==== Source document ====

Modify the accucor loader to use the study doc tabs instead of the LCMS metadata file

FEATURE REQUEST

Inspiration

The accucor data loader is bloated. Breaking it up will simplify and streamline the study submission process and the loading code. Consolidating all of the LCMS metadata into the new Study excel doc will simplify and streamline the submission process and make it easier for users.

Description

Add an LCMS metadata details tab to the study excel doc and modify the accucor data loader to use it, the sequences tab, and the defaults tab.

Alternatives

None

Dependencies

Parent: #753
Required: #824

Comment

I created an example version of the Study Excel doc:

~animal_sample_table.xlsx~

study.xlsx

Note, the following should either be incorporated into this issue or split into another issue...

It was debugged on tracebase branch raw_abund_and_tme_errors using rabinowitz data containing the issue in a branch by the same name. It can be used to further test and debug with the following command:

python manage.py load_study ../tracebase-rabinowitz-data/exp027f_long_KLI_timecourse/loading.yaml

From a slack message:

FWIW, I'm just "live-tweeting" at this point, but the transaction management errors are in fact coming from subsequent rows of the same sample, i.e. they are coming from different iterations of the inner loop. You can tell that from the status prints...
Reading Accucor file: /Users/rleach/PROJECT-local/TRACEBASE/tracebase-rabinowitz-data/exp027f_long_KLI_timecourse/220909_exp027f4_free_plasma_and_tissues/exp027f4_free_plasma_and_tissues_pos_low_mz_corrected.xlsx

...

====

### Given request 1
Name the tabs of the study Excel doc that the feature request says the accucor data loader should be modified to use.

==== Recorded data ====

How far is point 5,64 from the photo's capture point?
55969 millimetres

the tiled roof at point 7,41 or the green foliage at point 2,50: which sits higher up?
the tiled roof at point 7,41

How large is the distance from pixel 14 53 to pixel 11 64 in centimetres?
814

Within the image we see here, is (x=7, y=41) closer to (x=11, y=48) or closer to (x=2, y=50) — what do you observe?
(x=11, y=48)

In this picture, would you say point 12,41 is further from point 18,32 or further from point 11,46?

====

### Given request 2
Reproduce all of the entries above word for word, in their original order.

### Expected output 1
The LCMS metadata details tab, the sequences tab, and the defaults tab.

### Expected output 2
How far is point 5,64 from the photo's capture point?
55969 millimetres

the tiled roof at point 7,41 or the green foliage at point 2,50: which sits higher up?
the tiled roof at point 7,41

How large is the distance from pixel 14 53 to pixel 11 64 in centimetres?
814

Within the image we see here, is (x=7, y=41) closer to (x=11, y=48) or closer to (x=2, y=50) — what do you observe?
(x=11, y=48)

In this picture, would you say point 12,41 is further from point 18,32 or further from point 11,46?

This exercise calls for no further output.